We are making a bunch of assumptions here...
1.) Monsters will use some manner of different rules than a PC, and thus the two will be incompatible.
2.) Monsters will be hard/impossible to reverse engineer.
3.) Monsters cannot be customized without constructing a new monsters.
4.) Simpler = less options.
5.) Monsters as PCs will be long gone.
Deep breath, relax.
1.) I suspect a monster will be able to slap class levels on, at least the ones that used to "advance by character class". Really, A troll is going to have an attack bonus, three saves, an AC, a pool of hp, etc. You want a troll fighter, take the MM troll stats, give it a +1 to hit, +2 to fort saves, 1d10 hp, a new class skill, and whatever feat/maneuver choice a first level fighter will get. No worrying about LA, CR, etc. I'll assume the rules will give a guideline for adding a class to monsters to determine XP amount. Problem solved.

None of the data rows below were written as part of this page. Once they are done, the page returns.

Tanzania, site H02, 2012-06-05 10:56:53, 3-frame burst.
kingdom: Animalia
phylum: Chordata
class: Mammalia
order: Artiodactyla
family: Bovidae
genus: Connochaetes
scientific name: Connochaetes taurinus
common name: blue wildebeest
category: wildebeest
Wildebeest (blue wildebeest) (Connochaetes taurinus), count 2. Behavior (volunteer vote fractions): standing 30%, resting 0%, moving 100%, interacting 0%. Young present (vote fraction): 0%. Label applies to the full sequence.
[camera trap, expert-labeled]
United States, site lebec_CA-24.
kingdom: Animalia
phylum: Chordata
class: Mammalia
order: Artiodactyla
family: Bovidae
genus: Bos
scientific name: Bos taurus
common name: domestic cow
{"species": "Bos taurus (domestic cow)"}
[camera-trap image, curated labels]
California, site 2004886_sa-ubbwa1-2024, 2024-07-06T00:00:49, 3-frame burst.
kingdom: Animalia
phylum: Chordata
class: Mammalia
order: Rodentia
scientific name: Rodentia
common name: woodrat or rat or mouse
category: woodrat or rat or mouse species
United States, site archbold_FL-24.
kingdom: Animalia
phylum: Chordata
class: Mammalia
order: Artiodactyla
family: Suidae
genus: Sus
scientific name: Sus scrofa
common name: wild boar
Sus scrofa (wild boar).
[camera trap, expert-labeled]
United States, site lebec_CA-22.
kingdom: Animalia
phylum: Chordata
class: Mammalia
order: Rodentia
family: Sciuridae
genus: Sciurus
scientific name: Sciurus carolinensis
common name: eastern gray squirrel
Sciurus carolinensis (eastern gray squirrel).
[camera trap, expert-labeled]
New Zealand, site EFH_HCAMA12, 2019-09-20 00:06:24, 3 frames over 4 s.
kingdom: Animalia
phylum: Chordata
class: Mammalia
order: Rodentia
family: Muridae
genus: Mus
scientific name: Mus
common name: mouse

2.) I suspect monsters will still have some linear way to advance or to create new ones. I just don't think monster HD = NPC class levels any longer.
3.) Again, I think some monster abilities will be able to swapped out easily. Templates, "monster abilities" or such will probably have some modularity.
4.) I think monsters will have a smaller range of options, but more options as to what to do. For example, a dragon rarely uses all its sorcerer spells. It uses one or two (dispel magic is common) but it doesn't need the complexity of having a 12th level sorcerer built in. Loosing them is fine, IMHO. A Mindflayer uses some manner of charm/dominate ability, mind blast, and eats brains, it doesn't need much more than that.
5.) Many monsters in the MM now have no rules for PC advancment. Displacer beasts advance by HD, Skeletons don't even do that. The only monsters with "X as characters" are humanoids or the like (goblins, planetouched, lizardfolk) who advance by class level. In 4e, I expect those same monsters will have a "X as PC" line with some bare racial traits (which won't necessarily match up with a stat block, but definitely give a "baseline" race to use). So I suspect orcs, goblins, kobolds, gnomes, drow, and other "favorites" will get the treatment. Those who don't will have to create a new race (or extrapolate from the stat block), much like we did in older D&D. I don't think D&D needs rules for playing as a weird or exotic things, if you want that, that should be the DM's option to create something balanced and call it a "skeleton" or "draconic" race.
I think we're not losing customability, but just seeing a shift from highly numerical monsters to a more modular, fluid option.